NSFC Project (2022-2024)
Simultaneous forecasting of large-scale time series: a global modeling perspective
With the advent of Big Data, nowadays, in many applications, rather than predicting individual or small numbers of time series, one is faced with the need to forecast thousands or millions of related time series. In addition to the large quantity, these data are also faced with challenges such as “large correlation”, “complex distributions” and “little historical information”. In the majority of the classical forecasting methods, model parameters for each given time series are estimated independently for each time series from past observations, which does not borrow the information within other related time series and does not work when only limited historical information is available. More complex machine learning methods do not necessarily produce better forecasts than simpler ones due to problems such as over-fitting and non-stationarity. In this project, we propose to simultaneously forecast all the time series in a dataset by building global models, which is able to learn complex patterns across multiple time series and avoid over-fitting and waste of computing resources. This project aims to study forecasting based on global models from the following three perspectives: feature-based forecast combination of large-scale related time series, global modeling of large-scale intermittent demand data and forecasting methods for very short time series. In the end, this project intends to apply the proposed global-model-based forecasting methods to solve the challenges brought by the surge of time series data in the large-scale management practice and support better management decisions.

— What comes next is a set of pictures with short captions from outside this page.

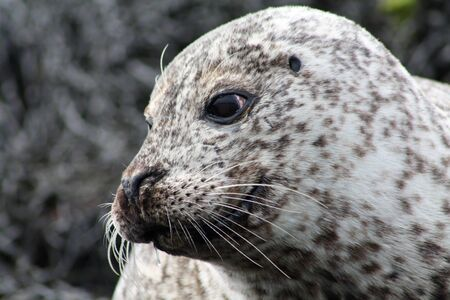 Close up of a friendly harbor seal.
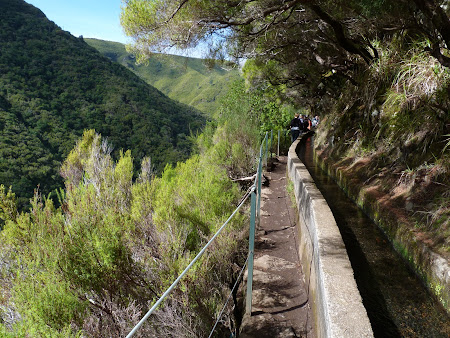 Obiective turistice Madeira: levada walk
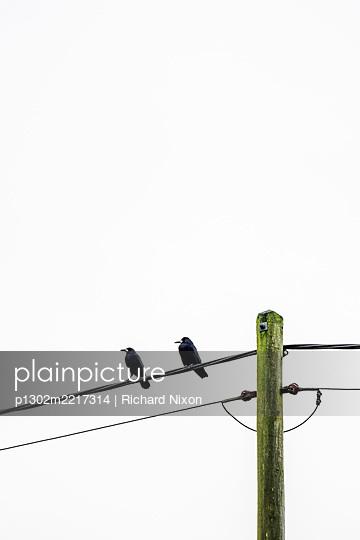 Two Rooks sitting on a power line  - p1302m2217314 von Richard Nixon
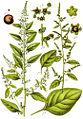 Chenopodium polyspermum Sturm28.jpg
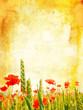Винтажные фоны для Фотошопа - Природа Vintage backgrounds - Nature...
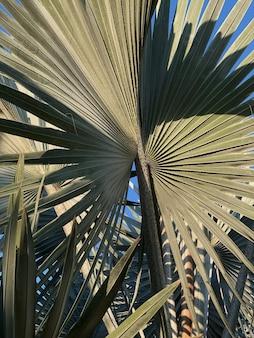 Folhas de palmeira tropical exótica no verão contra o céu azul
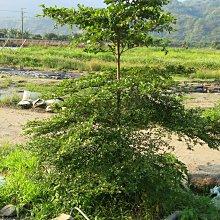 二棵種植多年的小葉欖仁樹和黃金風鈴木(自掘自運送),一棵6000元(可議價),地點南投水里頂崁村,圖片僅供參考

Alibaba Innovative Research Project (2021-2022)
Forecasting methods for complex time series in e-commerce
Details are available at https://damo.alibaba.com/air/1780.
NSFC Project (No. 11701022, 2018-2020)
Instance spaces for time series forecasting
Our confidence in the future performance of any algorithm, including time series forecasting algorithms, depends on how carefully we select test instances so that the generalization of algorithm performance on future instances can be inferred. It is common practice to evaluate the strength of forecasting methods using collections of well-studied time series datasets. The question is, though, how diverse and challenging are these time series, and do they enable us to study the unique strengths and weaknesses of different forecasting methods? Noting that the diversity of many benchmarking dataset has been questioned, in this project, we will firstly establish a methodology to generate a two-dimensional instance space, comprising known time series instances. This instance space shows the similarities and differences between the instances using measurable features or properties, and enables the performance of forecasting algorithms to be viewed across the instance space, where generalizations can be inferred. The diversity of the time series in an existing collection can be assessed. Secondly, this project proposes a method for generating new time series with controllable characteristics, by filling observed gaps in the instance space. This enables the generation of rich new sets of time series instances to make generalizations of forecasting method performances as robust as possible. In the end, we obtain insights about algorithm strengths and weaknesses by examining the regions in the instance space where strong or weak performances can be expected.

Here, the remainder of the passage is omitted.